Moreover, it occurred in a "liberal" state like California. It would be tragic, though not unsurprising, for such an outcome to happen in many other states, but for it to happen in California added that much more pain to the bite of the hateful rhetoric and discrimination that has even more forcefully crawled out from under their rocks.
Moreover, in a post entitled, "Which of your civil rights should my religion decide you should lose?," clarity of thinking about LGBT rights being a matter of basic civil rights has been even more clearly demonstrated after the vote on Prop. 8 by the asking of such crucial and rhetorical questions as:
"Which of your civil rights do you want put to a majority vote?"
"Which of your civil rights do we get to vote on?"
However, it must not go unnoticed that the passage of Prop. 8 has also emboldened homophobes nationwide to up the ante in their discrimination.
For example, as related to an organization called Positronic Industries:
"A human resources manager sent out an e-mail message that said management had clarified the issue [about who one could bring to the office Christmas party] as 'the only person that an employee can take as a companion to the Christmas party is an individual that they are married to, or under the current laws of Missouri, they can marry.'” [See here.]
Also, the anti-Gay group, Protect Marriage Illinois, "...are proposing an amendment to the state’s constitution to declare 'the union of one man and one woman in marriage shall be the only agreement recognized as a marriage or similar union for any purpose.” "Ralph Rivera, a lobbyist for the Illinois Family Institute, said Wednesday getting the required number of signatures would send a message to lawmakers about their constituents’ values." [See here.]
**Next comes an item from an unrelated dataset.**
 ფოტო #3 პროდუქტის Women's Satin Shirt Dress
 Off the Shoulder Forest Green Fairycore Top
I frankly find it inconceivable that the California State Supreme Court will refuse to hear the appeal of the passage of Prop. 8 or that it will uphold the electorate being able to vote on the civil rights of others, particularly once those civil rights were deemed to be applicable to same-sex couples by the California Supreme Court.
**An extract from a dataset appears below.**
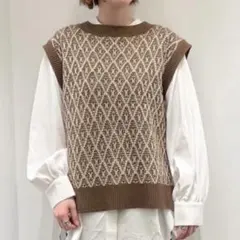 新品　Lugnoncure ルノンキュール テチチ　ジャカード　ベスト　ニット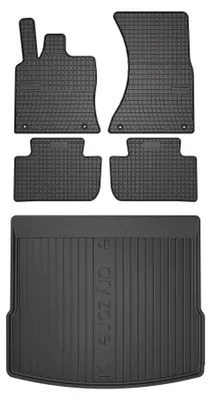 Image de Tapis en caoutchouc + bac de coffre pour Porsche Macan 2013-2024 (SUV, coffre standard) – 5 pièces, noirs, sur mesure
"Gay and civil rights groups, the city of San Francisco and other plaintiffs have asked the court to void the measure on the grounds that voters did not have the authority to make, what they say, is a fundamental constitutional change.... Meanwhile, the interfaith California Council of Churches and the Episcopal bishops of Northern California and Los Angeles added their petition Monday to those asking the high court to invalidate Proposition 8. They argue that if voters are permitted to take away rights from a group based on sexual orientation, the same could happen to religious minorities." [See here.]
I am confident that the California Supreme Court will neither look kindly upon a rebuke of its reasoned interpretation of the State Constitution by a tyranny of the majority, nor does it likely want to set a precedent when a court's adjudication of a civil rights matter ultimately results in any group's civil rights being allowed to rest in the hands of voters who can go so far as to write discrimination into a state Constitution.
It seems to me that the judicial, national, and constitutional issues raised by allowing such a tyranny of the majority in any civil rights matter, a tyranny that the Founding Fathers specifically sought to avoid by its creation of a Democratic Republic, will ultimately result in the overturning of the vote on Prop. 8, and the upholding of "the rule of law" upon which this country was founded.